If you needed a submodule to tell those who get your repo where to get the updated source of the library (without bloating the size of your repo), you could simply put an URL and an instruction into a README file, or a script, or whatever. Compared to git, the disadvantage is that the state of the library's source as it was when you used it wouldn't be recorded in your commit, so people might get another version of the library, and the compilation wouldn't succeed, and it wouldn't be clear why.
So, the really interesting goal of a submodule could be not just to tell people where to get the library source from (as you write in the question), but to record the state of the subproject that you have actually used for compiling your project, and not to bloat your repo for those who don't want to get the source of the subproject.
Probably, this goal could also be achieved by storing more complex metadata about the state of the subproject, and a more complex hook to get exactly that state (or--by choice--another state) of the subproject. AFAIK from the docs, there is no built-in mechanism for such submodules.
Update (found on the darcs site):
http://darcs.net/Ideas/Subrepositories;
http://darcs.net/Ideas/NestedRepositories.
So, darcs will notice another darcs repo inside your working and it won't touch it. So the first way I've suggested above is shut (if you leave the darcs metadata there).

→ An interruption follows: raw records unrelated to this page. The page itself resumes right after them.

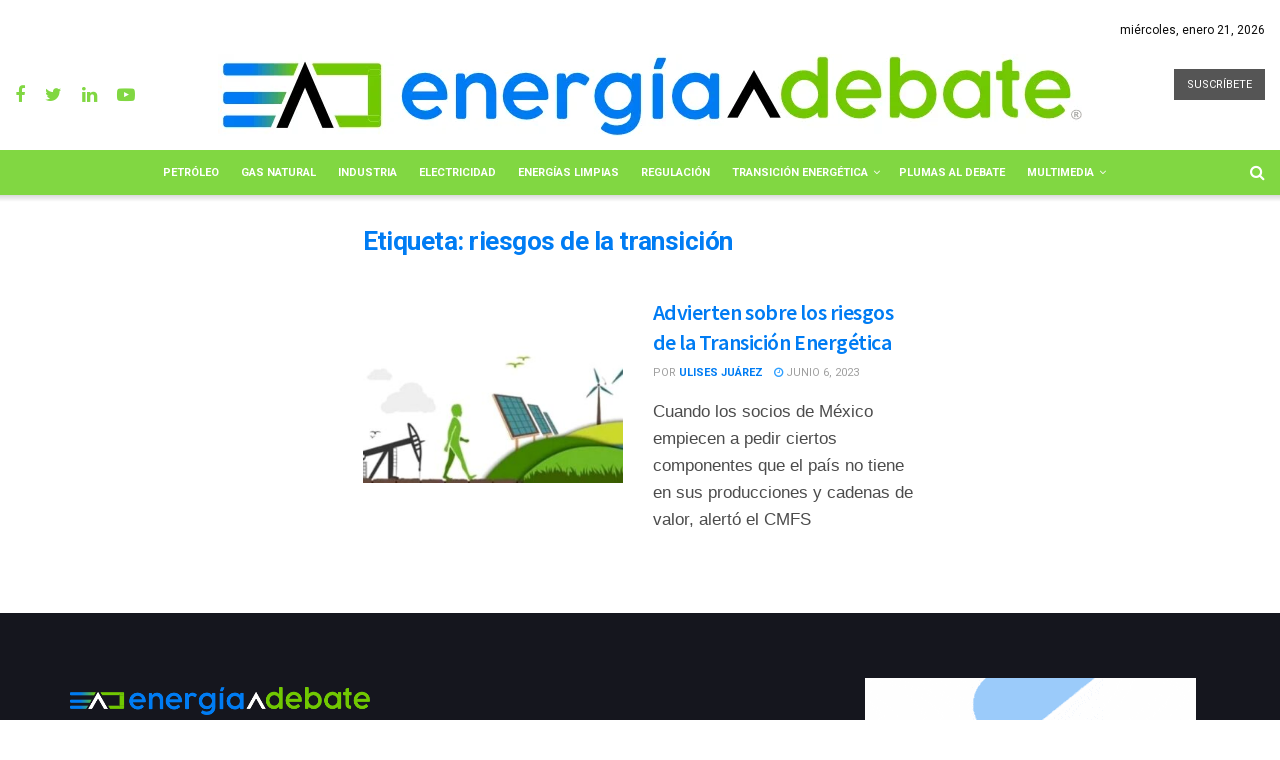

--- FILE ---
content_type: text/css
request_url: https://energiaadebate.com/wp-content/plugins/ultimate-post-list-pro/public/css/ultimate-post-list-pro-public.css?ver=11.9.0
body_size: 7545
content:
div.uplp-list form, div.uplp-list p { margin-bottom: 1em; }
div.uplp-list form img { display: inline; padding-left: 1em; padding-right: 1em; box-shadow: none; vertical-align: middle; border: 0 none; }
div.uplp-list ol { list-style: decimal outside none; margin-left: 1.5em; margin-right: 0; padding-left: 0; padding-right: 0; }
div.uplp-list ul { list-style: none outside none; overflow: hidden; margin-left: 0; margin-right: 0; padding-left: 0; padding-right: 0; }
div.uplp-list li { margin: 0 0 1.5em; }
div.uplp-list li:last-child { margin-bottom: 0; }
div.uplp-list li a span { display: block; }
#uplp-list-32695 li img { width: 60px; height: 60px; display: inline; float: left; margin: 15px 10px 0px 0px; -webkit-border-radius: 50px; -moz-border-radius: 50px; border-radius: 50px; }
#uplp-list-32695 h3, #uplp-list-32695 .widget-title { color: #cccccc; font-size: 18px; }
#uplp-list-32695.uplp-list nav.pagination.navigation h2 { font-family: "Arial Black", Gadget, sans-serif; font-size: 16px; }
#uplp-list-32695 li { color: #c9c9c9; font-family: Arial, Helvetica, sans-serif; font-size: 14px; margin-top: 0px; margin-bottom: 24px; margin-left: 0px; margin-right: 0px; border-top-width: 0px; border-bottom-width: 0px; border-left-width: 0px; border-right-width: 0px; -webkit-border-radius: 0px; -moz-border-radius: 0px; border-radius: 0px; padding-top: 10px; padding-bottom: 0px; padding-left: 0px; padding-right: 0px; clear: both; }
#uplp-list-32695 li ul.uplp-acf-link-list li { margin-bottom: 0; }
#uplp-list-32695 li .uplp-post-title, #uplp-list-32695 li .uplp-post-title a { font-size: 15px; color: #1e73be; }
#uplp-list-32695 li .uplp-post-title h4 { font-size: 15px; color: #1e73be; clear: none; }
#uplp-list-32695 li div { margin-left: 70px; }
#uplp-list-32695 li div.uplp-post-thumbnail { margin-left: 0; }
#uplp-list-32695-bottomlink { text-align: center; }
#uplp-list-33158 li img { width: 60px; height: 60px; display: inline; float: left; margin: 0px 10px 0px 0px; -webkit-border-radius: 50px; -moz-border-radius: 50px; border-radius: 50px; }
#uplp-list-33158 h3, #uplp-list-33158 .widget-title { color: #cccccc; font-size: 18px; }
#uplp-list-33158.uplp-list nav.pagination.navigation h2 { font-family: "Arial Black", Gadget, sans-serif; font-size: 16px; }
#uplp-list-33158 li { color: #c9c9c9; font-family: Arial, Helvetica, sans-serif; font-size: 14px; margin-top: 0px; margin-bottom: 0px; margin-left: 0px; margin-right: 0px; border-top-width: 0px; border-bottom-width: 0px; border-left-width: 0px; border-right-width: 0px; border-style: solid; -webkit-border-radius: 0px; -moz-border-radius: 0px; border-radius: 0px; padding-top: 0px; padding-bottom: 0px; padding-left: 0px; padding-right: 0px; -webkit-box-shadow: inset 0px 0px 0px 0px rgba( 102, 102, 102, 0.00 ); box-shadow: inset 0px 0px 0px 0px rgba( 102, 102, 102, 0.00 ); clear: both; }
#uplp-list-33158 li ul.uplp-acf-link-list li { margin-bottom: 0; }
#uplp-list-33158 li .uplp-post-title, #uplp-list-33158 li .uplp-post-title a { font-size: 15px; color: #1e73be; }
#uplp-list-33158 li .uplp-post-title h4 { font-size: 15px; color: #1e73be; clear: none; }
#uplp-list-33158 li div { margin-left: 70px; }
#uplp-list-33158 li div.uplp-post-thumbnail { margin-left: 0; }
#uplp-list-33158-bottomlink { text-align: center; }
#uplp-list-33181 li img { width: 60px; height: 60px; display: inline; float: left; margin: 15px 10px 0px 0px; -webkit-border-radius: 50px; -moz-border-radius: 50px; border-radius: 50px; }
#uplp-list-33181 h3, #uplp-list-33181 .widget-title { color: #cccccc; font-size: 18px; }
#uplp-list-33181.uplp-list nav.pagination.navigation h2 { font-family: "Arial Black", Gadget, sans-serif; font-size: 16px; }
#uplp-list-33181 li { color: #c9c9c9; font-family: Arial, Helvetica, sans-serif; font-size: 14px; margin-top: 0px; margin-bottom: 0px; margin-left: 0px; margin-right: 0px; border-top-width: 0px; border-bottom-width: 0px; border-left-width: 0px; border-right-width: 0px; border-style: inset; -webkit-border-radius: 0px; -moz-border-radius: 0px; border-radius: 0px; padding-top: 0px; padding-bottom: 0px; padding-left: 0px; padding-right: 0px; -webkit-box-shadow: 0px 0px 0px 0px rgba( 102, 102, 102, 0.00 ); box-shadow: 0px 0px 0px 0px rgba( 102, 102, 102, 0.00 ); clear: both; }
#uplp-list-33181 li ul.uplp-acf-link-list li { margin-bottom: 0; }
#uplp-list-33181 li .uplp-post-title, #uplp-list-33181 li .uplp-post-title a { font-size: 15px; color: #1e73be; }
#uplp-list-33181 li .uplp-post-title h4 { font-size: 15px; color: #1e73be; clear: none; }
#uplp-list-33181 li div { margin-left: 70px; }
#uplp-list-33181 li div.uplp-post-thumbnail { margin-left: 0; }
#uplp-list-33181-bottomlink { text-align: center; }
#uplp-list-33230 li img { width: 60px; height: 60px; display: inline; float: left; margin: 15px 10px 0px 0px; -webkit-border-radius: 50px; -moz-border-radius: 50px; border-radius: 50px; }
#uplp-list-33230 h3, #uplp-list-33230 .widget-title { color: #cccccc; font-size: 18px; }
#uplp-list-33230.uplp-list nav.pagination.navigation h2 { font-family: "Arial Black", Gadget, sans-serif; font-size: 16px; }
#uplp-list-33230 li { color: #c9c9c9; font-family: Arial, Helvetica, sans-serif; font-size: 14px; margin-top: 0px; margin-bottom: 0px; margin-left: 0px; margin-right: 0px; border-top-width: 0px; border-bottom-width: 0px; border-left-width: 0px; border-right-width: 0px; border-style: inset; -webkit-border-radius: 0px; -moz-border-radius: 0px; border-radius: 0px; padding-top: 0px; padding-bottom: 0px; padding-left: 0px; padding-right: 0px; -webkit-box-shadow: 0px 0px 0px 0px rgba( 102, 102, 102, 0.00 ); box-shadow: 0px 0px 0px 0px rgba( 102, 102, 102, 0.00 ); clear: both; }
#uplp-list-33230 li ul.uplp-acf-link-list li { margin-bottom: 0; }
#uplp-list-33230 li .uplp-post-title, #uplp-list-33230 li .uplp-post-title a { font-size: 15px; color: #1e73be; }
#uplp-list-33230 li .uplp-post-title h4 { font-size: 15px; color: #1e73be; clear: none; }
#uplp-list-33230 li div { margin-left: 70px; }
#uplp-list-33230 li div.uplp-post-thumbnail { margin-left: 0; }
#uplp-list-33230-bottomlink { text-align: center; }
#uplp-list-33231 li img { width: 60px; height: 60px; display: inline; float: left; margin: 15px 10px 0px 0px; -webkit-border-radius: 50px; -moz-border-radius: 50px; border-radius: 50px; }
#uplp-list-33231 h3, #uplp-list-33231 .widget-title { color: #cccccc; font-size: 18px; }
#uplp-list-33231.uplp-list nav.pagination.navigation h2 { font-family: "Arial Black", Gadget, sans-serif; font-size: 16px; }
#uplp-list-33231 li { color: #c9c9c9; font-family: Arial, Helvetica, sans-serif; font-size: 14px; margin-top: 0px; margin-bottom: 0px; margin-left: 0px; margin-right: 0px; border-top-width: 0px; border-bottom-width: 0px; border-left-width: 0px; border-right-width: 0px; border-style: inset; -webkit-border-radius: 0px; -moz-border-radius: 0px; border-radius: 0px; padding-top: 0px; padding-bottom: 0px; padding-left: 0px; padding-right: 0px; -webkit-box-shadow: 0px 0px 0px 0px rgba( 102, 102, 102, 0.00 ); box-shadow: 0px 0px 0px 0px rgba( 102, 102, 102, 0.00 ); clear: both; }
#uplp-list-33231 li ul.uplp-acf-link-list li { margin-bottom: 0; }
#uplp-list-33231 li .uplp-post-title, #uplp-list-33231 li .uplp-post-title a { font-size: 15px; color: #1e73be; }
#uplp-list-33231 li .uplp-post-title h4 { font-size: 15px; color: #1e73be; clear: none; }
#uplp-list-33231 li div { margin-left: 70px; }
#uplp-list-33231 li div.uplp-post-thumbnail { margin-left: 0; }
#uplp-list-33231-bottomlink { text-align: center; }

The second way is like something suggested in one of the section of the latter link. (They suggest an "uglu" script for something like this.)
Another (3rd) idea
Import the patches from the repo you intend to have as a submodule, but first move all files into a subdir. If it were possible just to apply such a moving special patch once and if it was effective for all the patches you import from the repo intended as submodule, but not to the patches you import from a "branch" of the main repo...
...well, it could be a special variant of the pull command (say, import) and of the push command (say, export) that would additionaly translate the paths accordingly.
I don't know of any submodule concept for darcs, which means the usual way to refer to another (shared) repo from a darcs repo would be through symlinks.
Since symlinks aren't supported with darcs, that means you needs to put in place a "posthook sh update-symlinks.sh" hook script to restore those links.
But you could also use add to this hook a check to see first what version of the lined repo is currently loaded, and update that version if needed (provided you have store in one way or another the exact version you need for that shared repo).
That last suggestion is actually close to the implementation of Git submodules or Mercurial subrepos.